* The exercise
Print all of the data exactly as written.

***** Dataset entries *****

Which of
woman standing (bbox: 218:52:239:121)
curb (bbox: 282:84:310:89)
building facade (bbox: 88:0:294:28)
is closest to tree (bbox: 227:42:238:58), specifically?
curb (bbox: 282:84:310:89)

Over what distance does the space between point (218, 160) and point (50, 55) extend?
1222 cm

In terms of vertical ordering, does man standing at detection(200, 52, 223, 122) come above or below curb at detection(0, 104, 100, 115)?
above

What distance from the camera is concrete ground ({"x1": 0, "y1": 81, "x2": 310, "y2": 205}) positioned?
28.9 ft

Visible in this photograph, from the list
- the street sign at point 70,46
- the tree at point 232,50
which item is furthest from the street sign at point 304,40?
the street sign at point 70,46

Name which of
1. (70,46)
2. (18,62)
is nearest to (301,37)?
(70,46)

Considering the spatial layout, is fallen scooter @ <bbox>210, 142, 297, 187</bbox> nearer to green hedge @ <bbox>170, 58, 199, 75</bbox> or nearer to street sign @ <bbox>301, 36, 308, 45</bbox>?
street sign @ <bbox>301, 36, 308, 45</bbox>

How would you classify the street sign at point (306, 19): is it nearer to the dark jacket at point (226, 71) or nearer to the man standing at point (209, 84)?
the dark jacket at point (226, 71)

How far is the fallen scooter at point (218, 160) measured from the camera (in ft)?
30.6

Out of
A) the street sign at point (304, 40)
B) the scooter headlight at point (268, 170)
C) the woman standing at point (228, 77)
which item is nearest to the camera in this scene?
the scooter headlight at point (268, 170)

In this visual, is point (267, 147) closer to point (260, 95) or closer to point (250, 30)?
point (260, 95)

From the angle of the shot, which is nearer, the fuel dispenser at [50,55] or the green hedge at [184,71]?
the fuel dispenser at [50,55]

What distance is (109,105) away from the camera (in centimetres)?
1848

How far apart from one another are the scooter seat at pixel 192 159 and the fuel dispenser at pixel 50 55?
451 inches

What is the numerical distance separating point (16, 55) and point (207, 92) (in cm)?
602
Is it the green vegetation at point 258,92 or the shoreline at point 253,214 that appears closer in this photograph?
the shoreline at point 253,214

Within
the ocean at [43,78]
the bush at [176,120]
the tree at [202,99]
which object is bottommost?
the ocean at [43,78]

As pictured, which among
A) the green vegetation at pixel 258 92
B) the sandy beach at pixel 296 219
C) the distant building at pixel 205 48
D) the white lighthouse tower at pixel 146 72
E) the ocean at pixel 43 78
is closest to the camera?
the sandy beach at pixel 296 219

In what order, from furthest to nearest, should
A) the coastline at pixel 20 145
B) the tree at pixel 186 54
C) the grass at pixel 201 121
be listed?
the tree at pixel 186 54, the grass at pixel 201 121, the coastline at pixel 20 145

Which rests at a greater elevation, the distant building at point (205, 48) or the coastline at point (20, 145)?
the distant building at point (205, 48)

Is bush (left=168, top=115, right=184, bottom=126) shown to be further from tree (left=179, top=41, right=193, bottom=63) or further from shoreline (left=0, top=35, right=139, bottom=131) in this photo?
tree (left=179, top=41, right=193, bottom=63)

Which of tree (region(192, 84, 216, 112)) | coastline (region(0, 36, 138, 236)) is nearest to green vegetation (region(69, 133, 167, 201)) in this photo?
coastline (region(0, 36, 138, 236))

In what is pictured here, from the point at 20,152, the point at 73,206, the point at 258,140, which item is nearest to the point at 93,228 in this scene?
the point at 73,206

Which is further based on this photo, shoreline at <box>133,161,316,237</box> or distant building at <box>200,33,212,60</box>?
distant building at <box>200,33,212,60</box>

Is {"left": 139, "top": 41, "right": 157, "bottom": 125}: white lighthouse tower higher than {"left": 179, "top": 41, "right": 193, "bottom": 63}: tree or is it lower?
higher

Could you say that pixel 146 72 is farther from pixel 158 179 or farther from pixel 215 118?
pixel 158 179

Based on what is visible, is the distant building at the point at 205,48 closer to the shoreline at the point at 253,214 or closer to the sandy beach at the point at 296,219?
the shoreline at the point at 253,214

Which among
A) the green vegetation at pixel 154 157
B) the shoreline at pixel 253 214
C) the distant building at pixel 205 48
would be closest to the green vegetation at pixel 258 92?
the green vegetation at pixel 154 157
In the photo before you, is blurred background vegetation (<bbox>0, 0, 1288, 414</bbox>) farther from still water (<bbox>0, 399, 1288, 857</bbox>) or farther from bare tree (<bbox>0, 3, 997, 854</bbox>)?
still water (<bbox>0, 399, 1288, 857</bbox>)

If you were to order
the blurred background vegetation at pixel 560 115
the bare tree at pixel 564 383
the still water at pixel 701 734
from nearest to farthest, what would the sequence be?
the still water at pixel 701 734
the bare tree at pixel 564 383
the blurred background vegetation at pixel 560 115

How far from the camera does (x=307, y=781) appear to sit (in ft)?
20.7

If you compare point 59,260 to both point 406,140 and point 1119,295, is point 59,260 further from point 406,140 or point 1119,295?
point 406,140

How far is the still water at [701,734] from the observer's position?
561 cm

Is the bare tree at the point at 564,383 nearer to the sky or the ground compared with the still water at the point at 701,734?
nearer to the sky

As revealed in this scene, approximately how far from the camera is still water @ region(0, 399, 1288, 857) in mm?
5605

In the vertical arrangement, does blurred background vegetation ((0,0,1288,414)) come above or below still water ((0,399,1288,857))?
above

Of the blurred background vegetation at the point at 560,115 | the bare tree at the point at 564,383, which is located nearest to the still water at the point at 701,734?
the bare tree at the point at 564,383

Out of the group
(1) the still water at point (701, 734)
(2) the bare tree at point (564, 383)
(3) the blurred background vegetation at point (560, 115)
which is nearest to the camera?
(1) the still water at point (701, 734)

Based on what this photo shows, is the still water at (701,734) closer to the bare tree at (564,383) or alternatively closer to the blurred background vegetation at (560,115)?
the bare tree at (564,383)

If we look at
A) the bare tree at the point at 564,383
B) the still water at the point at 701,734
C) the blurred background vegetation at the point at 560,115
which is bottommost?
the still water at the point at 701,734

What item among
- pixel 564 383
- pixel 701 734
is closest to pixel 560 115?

*****

* The completed task
Which of
woman standing (bbox: 218:52:239:121)
curb (bbox: 282:84:310:89)
building facade (bbox: 88:0:294:28)
is closest to tree (bbox: 227:42:238:58), specifically?
curb (bbox: 282:84:310:89)

Over what distance does the space between point (218, 160) and point (50, 55) extend?
1222 cm

In terms of vertical ordering, does man standing at detection(200, 52, 223, 122) come above or below curb at detection(0, 104, 100, 115)?
above

What distance from the camera is concrete ground ({"x1": 0, "y1": 81, "x2": 310, "y2": 205}) positioned?
28.9 ft

Visible in this photograph, from the list
- the street sign at point 70,46
- the tree at point 232,50
which item is furthest from the street sign at point 304,40?
the street sign at point 70,46

Name which of
1. (70,46)
2. (18,62)
is nearest to (301,37)?
(70,46)

Considering the spatial layout, is fallen scooter @ <bbox>210, 142, 297, 187</bbox> nearer to green hedge @ <bbox>170, 58, 199, 75</bbox> or nearer to street sign @ <bbox>301, 36, 308, 45</bbox>?
street sign @ <bbox>301, 36, 308, 45</bbox>

How would you classify the street sign at point (306, 19): is it nearer to the dark jacket at point (226, 71) or nearer to the man standing at point (209, 84)?
the dark jacket at point (226, 71)

How far is the fallen scooter at point (218, 160) measured from the camera (in ft)?
30.6

Out of
A) the street sign at point (304, 40)
B) the scooter headlight at point (268, 170)
C) the woman standing at point (228, 77)
which item is nearest to the camera in this scene?
the scooter headlight at point (268, 170)

In this visual, is point (267, 147) closer to point (260, 95) or closer to point (250, 30)?
point (260, 95)

From the angle of the shot, which is nearer, the fuel dispenser at [50,55] or the green hedge at [184,71]?
the fuel dispenser at [50,55]

What distance is (109,105) away from the camera (in centimetres)?
1848

How far apart from one another are the scooter seat at pixel 192 159 and the fuel dispenser at pixel 50 55?
451 inches

What is the numerical distance separating point (16, 55) and point (207, 92) (in cm)?
602
Is it the green vegetation at point 258,92 or the shoreline at point 253,214 that appears closer in this photograph?
the shoreline at point 253,214

Within
the ocean at [43,78]
the bush at [176,120]
the tree at [202,99]
which object is bottommost?
the ocean at [43,78]

As pictured, which among
A) the green vegetation at pixel 258 92
B) the sandy beach at pixel 296 219
C) the distant building at pixel 205 48
D) the white lighthouse tower at pixel 146 72
E) the ocean at pixel 43 78
is closest to the camera?
the sandy beach at pixel 296 219

In what order, from furthest to nearest, should
A) the coastline at pixel 20 145
B) the tree at pixel 186 54
C) the grass at pixel 201 121
be listed?
the tree at pixel 186 54, the grass at pixel 201 121, the coastline at pixel 20 145

Which rests at a greater elevation, the distant building at point (205, 48) or the coastline at point (20, 145)?
the distant building at point (205, 48)

Is bush (left=168, top=115, right=184, bottom=126) shown to be further from tree (left=179, top=41, right=193, bottom=63) or further from shoreline (left=0, top=35, right=139, bottom=131) in this photo?
tree (left=179, top=41, right=193, bottom=63)

Which of tree (region(192, 84, 216, 112)) | coastline (region(0, 36, 138, 236)) is nearest to green vegetation (region(69, 133, 167, 201)) in this photo?
coastline (region(0, 36, 138, 236))

In what is pictured here, from the point at 20,152, the point at 73,206, the point at 258,140, which item is nearest to the point at 93,228 in this scene?
the point at 73,206

Which is further based on this photo, shoreline at <box>133,161,316,237</box> or distant building at <box>200,33,212,60</box>?
distant building at <box>200,33,212,60</box>

Is {"left": 139, "top": 41, "right": 157, "bottom": 125}: white lighthouse tower higher than {"left": 179, "top": 41, "right": 193, "bottom": 63}: tree or is it lower?
higher

Could you say that pixel 146 72 is farther from pixel 158 179 or farther from pixel 215 118?
pixel 158 179

Based on what is visible, is the distant building at the point at 205,48 closer to the shoreline at the point at 253,214 or closer to the sandy beach at the point at 296,219?
the shoreline at the point at 253,214

Which among
A) the green vegetation at pixel 154 157
B) the shoreline at pixel 253 214
C) the distant building at pixel 205 48
would be closest to the green vegetation at pixel 258 92?
the green vegetation at pixel 154 157
In the photo before you, is blurred background vegetation (<bbox>0, 0, 1288, 414</bbox>) farther from still water (<bbox>0, 399, 1288, 857</bbox>) or farther from bare tree (<bbox>0, 3, 997, 854</bbox>)?
still water (<bbox>0, 399, 1288, 857</bbox>)

If you were to order
the blurred background vegetation at pixel 560 115
the bare tree at pixel 564 383
the still water at pixel 701 734
from nearest to farthest, what would the sequence be?
the still water at pixel 701 734
the bare tree at pixel 564 383
the blurred background vegetation at pixel 560 115

How far from the camera does (x=307, y=781) appear to sit (in ft)?
20.7

If you compare point 59,260 to both point 406,140 and point 1119,295, is point 59,260 further from point 406,140 or point 1119,295?
point 406,140

How far is the still water at [701,734] from the observer's position?
561 cm

Is the bare tree at the point at 564,383 nearer to the sky or the ground compared with the still water at the point at 701,734?
nearer to the sky

As revealed in this scene, approximately how far from the camera is still water @ region(0, 399, 1288, 857) in mm?
5605

In the vertical arrangement, does blurred background vegetation ((0,0,1288,414)) come above or below still water ((0,399,1288,857))?
above

Of the blurred background vegetation at the point at 560,115 | the bare tree at the point at 564,383, which is located nearest to the still water at the point at 701,734?
the bare tree at the point at 564,383

Out of the group
(1) the still water at point (701, 734)
(2) the bare tree at point (564, 383)
(3) the blurred background vegetation at point (560, 115)
which is nearest to the camera?
(1) the still water at point (701, 734)

Based on what this photo shows, is the still water at (701,734) closer to the bare tree at (564,383) or alternatively closer to the blurred background vegetation at (560,115)?
the bare tree at (564,383)

If we look at
A) the bare tree at the point at 564,383
B) the still water at the point at 701,734
C) the blurred background vegetation at the point at 560,115
which is bottommost?
the still water at the point at 701,734

What item among
- pixel 564 383
- pixel 701 734
is closest to pixel 560 115?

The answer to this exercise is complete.